# What the task requires
Count the lines in the records below that contain the string "shown". Reply with the number alone.
++++++++++
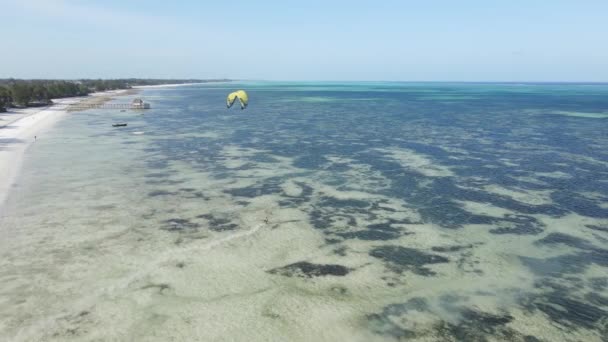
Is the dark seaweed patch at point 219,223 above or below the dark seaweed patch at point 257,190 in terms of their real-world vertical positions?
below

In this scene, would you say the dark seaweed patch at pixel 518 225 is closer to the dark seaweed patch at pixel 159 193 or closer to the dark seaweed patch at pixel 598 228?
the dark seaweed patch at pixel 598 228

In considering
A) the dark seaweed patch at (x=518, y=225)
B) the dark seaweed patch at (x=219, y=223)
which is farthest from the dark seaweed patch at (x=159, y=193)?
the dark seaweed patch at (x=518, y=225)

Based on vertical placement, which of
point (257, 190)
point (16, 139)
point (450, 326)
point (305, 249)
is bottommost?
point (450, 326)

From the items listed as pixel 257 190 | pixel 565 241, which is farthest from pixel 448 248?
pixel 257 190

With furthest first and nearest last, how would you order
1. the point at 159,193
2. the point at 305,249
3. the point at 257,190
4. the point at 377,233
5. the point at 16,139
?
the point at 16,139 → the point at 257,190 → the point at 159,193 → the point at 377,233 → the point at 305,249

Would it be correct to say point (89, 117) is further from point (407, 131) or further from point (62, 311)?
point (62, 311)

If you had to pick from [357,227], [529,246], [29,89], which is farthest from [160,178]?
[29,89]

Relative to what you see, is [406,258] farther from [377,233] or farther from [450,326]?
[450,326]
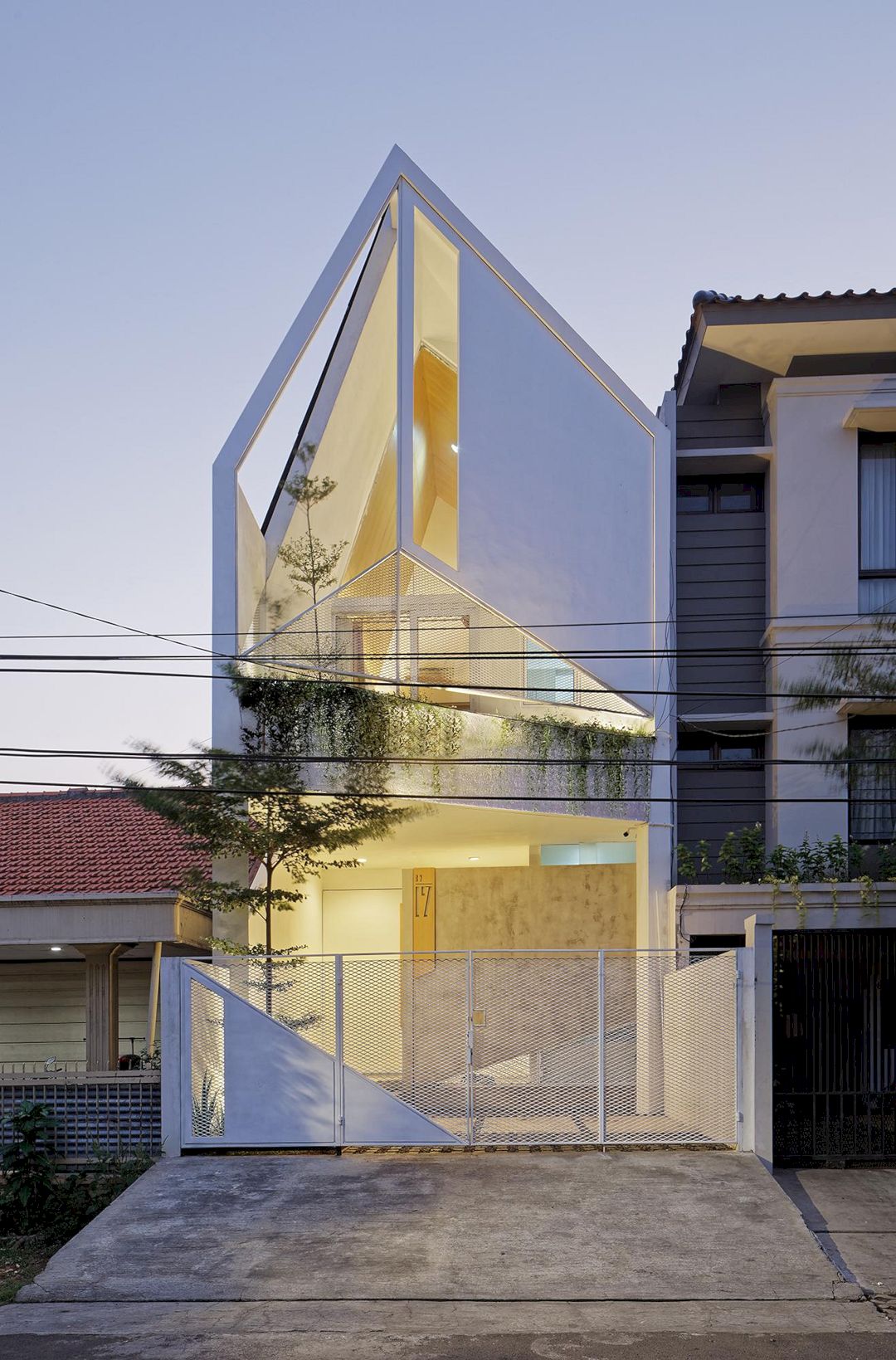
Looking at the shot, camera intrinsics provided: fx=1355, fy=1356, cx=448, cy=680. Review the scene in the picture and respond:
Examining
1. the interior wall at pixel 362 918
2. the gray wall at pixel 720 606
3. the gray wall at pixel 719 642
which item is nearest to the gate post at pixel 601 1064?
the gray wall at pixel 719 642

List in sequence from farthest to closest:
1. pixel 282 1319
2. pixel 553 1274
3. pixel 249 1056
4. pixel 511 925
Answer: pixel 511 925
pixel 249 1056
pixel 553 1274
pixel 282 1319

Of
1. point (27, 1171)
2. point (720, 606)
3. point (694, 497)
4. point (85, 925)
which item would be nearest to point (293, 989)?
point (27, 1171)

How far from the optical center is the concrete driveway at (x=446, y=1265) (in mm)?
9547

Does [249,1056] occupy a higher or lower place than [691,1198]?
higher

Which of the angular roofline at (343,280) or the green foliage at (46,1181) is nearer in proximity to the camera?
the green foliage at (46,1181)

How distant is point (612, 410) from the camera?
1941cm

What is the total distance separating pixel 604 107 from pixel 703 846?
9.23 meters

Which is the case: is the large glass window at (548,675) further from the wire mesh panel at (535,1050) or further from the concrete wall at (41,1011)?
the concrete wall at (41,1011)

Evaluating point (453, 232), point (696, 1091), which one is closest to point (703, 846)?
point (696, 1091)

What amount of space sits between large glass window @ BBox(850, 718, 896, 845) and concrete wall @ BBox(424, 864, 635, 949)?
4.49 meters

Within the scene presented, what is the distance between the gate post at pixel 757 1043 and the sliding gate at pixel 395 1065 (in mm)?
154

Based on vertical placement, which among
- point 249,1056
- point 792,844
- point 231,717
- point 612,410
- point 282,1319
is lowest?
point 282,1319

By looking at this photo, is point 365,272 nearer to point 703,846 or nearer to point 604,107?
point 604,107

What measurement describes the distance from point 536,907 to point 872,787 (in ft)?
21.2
++++++++++
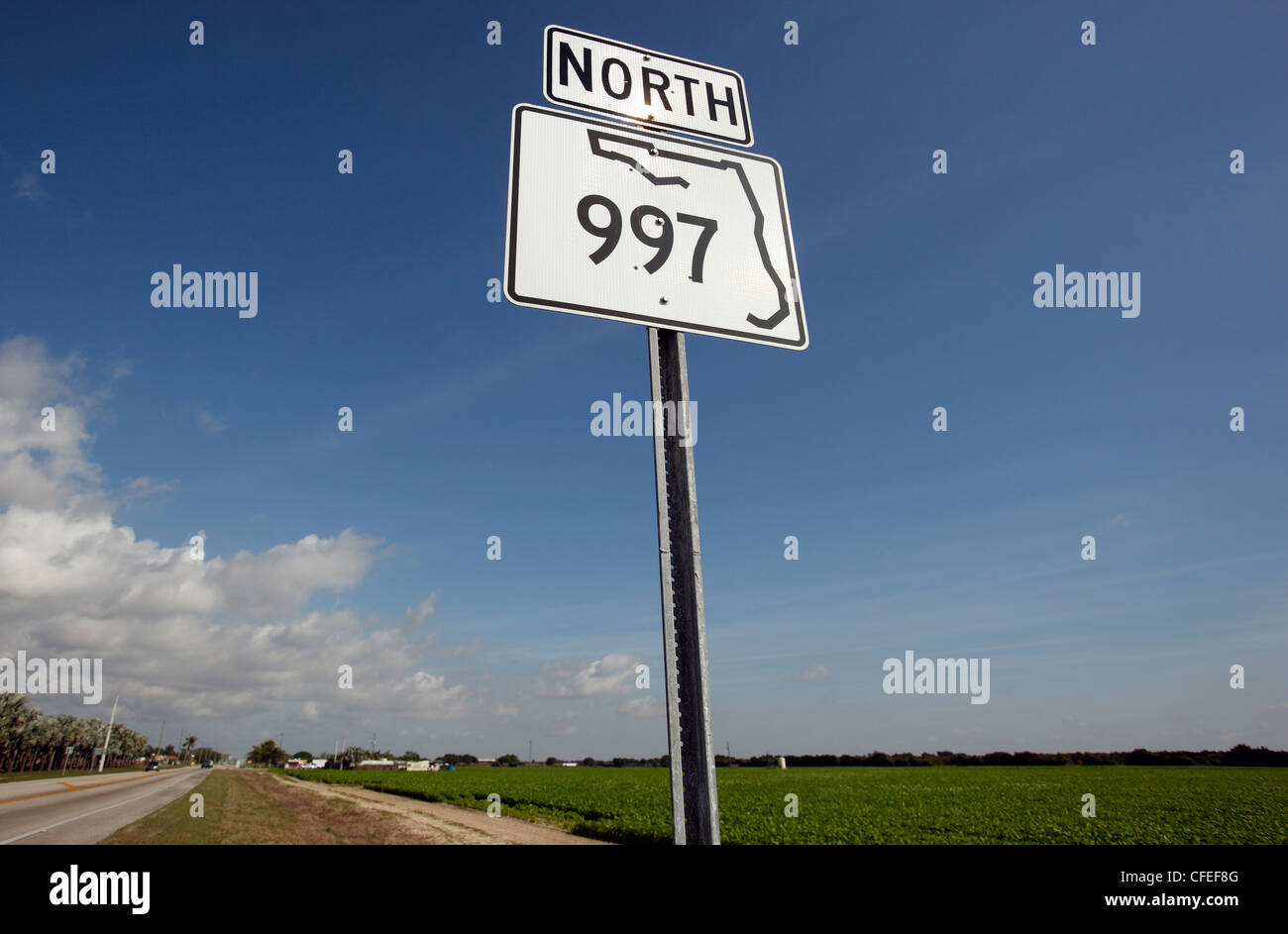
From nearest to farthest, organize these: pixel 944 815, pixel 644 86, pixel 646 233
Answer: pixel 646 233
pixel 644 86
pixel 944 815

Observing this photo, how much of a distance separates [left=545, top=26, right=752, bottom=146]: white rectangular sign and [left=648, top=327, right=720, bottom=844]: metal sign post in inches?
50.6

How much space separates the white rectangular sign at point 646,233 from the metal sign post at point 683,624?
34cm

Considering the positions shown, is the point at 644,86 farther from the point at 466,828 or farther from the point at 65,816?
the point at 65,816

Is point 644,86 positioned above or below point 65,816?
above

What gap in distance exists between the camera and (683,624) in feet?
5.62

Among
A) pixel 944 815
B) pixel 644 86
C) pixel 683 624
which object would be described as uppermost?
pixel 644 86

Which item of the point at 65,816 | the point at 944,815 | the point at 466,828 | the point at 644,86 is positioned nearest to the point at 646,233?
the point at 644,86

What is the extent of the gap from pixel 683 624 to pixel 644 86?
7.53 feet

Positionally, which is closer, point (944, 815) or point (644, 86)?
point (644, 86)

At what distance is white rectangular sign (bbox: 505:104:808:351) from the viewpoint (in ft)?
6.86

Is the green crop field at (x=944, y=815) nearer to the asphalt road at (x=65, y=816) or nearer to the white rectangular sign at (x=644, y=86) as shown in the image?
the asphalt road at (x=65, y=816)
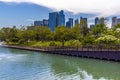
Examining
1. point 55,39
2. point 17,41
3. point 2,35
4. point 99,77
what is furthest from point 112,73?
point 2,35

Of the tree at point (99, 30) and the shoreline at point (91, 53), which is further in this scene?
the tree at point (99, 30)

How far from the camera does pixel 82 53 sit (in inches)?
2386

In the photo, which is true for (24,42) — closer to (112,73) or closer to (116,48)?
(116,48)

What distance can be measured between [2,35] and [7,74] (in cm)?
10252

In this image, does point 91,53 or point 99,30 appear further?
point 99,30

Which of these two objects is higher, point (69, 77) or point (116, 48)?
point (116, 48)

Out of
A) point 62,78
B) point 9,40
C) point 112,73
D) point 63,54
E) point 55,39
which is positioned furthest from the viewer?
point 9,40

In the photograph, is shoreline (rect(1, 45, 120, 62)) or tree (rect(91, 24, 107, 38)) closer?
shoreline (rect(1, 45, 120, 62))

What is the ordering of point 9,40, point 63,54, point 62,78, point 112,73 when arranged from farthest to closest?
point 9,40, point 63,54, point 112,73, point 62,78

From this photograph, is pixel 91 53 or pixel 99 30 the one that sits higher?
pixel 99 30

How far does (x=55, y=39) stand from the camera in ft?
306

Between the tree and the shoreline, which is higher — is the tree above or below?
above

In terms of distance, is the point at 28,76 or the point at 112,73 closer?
++++++++++
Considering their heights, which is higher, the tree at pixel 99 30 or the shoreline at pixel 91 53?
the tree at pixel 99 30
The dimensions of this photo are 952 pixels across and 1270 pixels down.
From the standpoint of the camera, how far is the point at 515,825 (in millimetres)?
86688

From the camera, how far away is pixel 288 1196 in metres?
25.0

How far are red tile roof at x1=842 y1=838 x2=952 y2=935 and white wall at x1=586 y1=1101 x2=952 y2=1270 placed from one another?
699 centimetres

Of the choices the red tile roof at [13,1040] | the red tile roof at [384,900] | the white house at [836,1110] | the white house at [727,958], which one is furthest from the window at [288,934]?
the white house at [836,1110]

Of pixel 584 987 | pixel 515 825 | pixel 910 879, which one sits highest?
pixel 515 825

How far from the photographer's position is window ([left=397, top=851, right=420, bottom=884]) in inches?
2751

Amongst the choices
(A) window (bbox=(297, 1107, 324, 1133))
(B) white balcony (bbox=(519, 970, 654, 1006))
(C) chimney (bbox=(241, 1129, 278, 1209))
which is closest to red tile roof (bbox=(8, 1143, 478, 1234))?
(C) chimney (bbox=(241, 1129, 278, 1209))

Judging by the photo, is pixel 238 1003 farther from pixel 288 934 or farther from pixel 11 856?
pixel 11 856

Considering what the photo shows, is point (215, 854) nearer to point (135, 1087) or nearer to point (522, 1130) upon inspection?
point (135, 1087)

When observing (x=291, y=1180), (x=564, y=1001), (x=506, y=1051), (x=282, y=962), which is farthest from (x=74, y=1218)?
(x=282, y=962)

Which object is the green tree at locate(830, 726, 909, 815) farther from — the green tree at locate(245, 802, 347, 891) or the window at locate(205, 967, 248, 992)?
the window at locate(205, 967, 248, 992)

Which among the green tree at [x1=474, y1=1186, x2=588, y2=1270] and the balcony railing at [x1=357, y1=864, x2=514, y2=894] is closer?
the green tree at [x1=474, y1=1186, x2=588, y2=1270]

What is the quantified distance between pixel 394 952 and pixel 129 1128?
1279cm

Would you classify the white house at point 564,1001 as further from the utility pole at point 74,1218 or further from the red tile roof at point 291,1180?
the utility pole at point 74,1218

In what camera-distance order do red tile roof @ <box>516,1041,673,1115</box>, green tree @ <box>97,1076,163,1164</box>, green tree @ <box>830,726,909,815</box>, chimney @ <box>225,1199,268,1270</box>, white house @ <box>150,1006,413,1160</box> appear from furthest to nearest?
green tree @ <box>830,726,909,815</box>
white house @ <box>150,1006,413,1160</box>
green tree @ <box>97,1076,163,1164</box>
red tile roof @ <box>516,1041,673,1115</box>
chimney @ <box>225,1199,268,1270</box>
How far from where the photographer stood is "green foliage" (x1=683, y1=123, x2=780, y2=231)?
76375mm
++++++++++
# Task output
2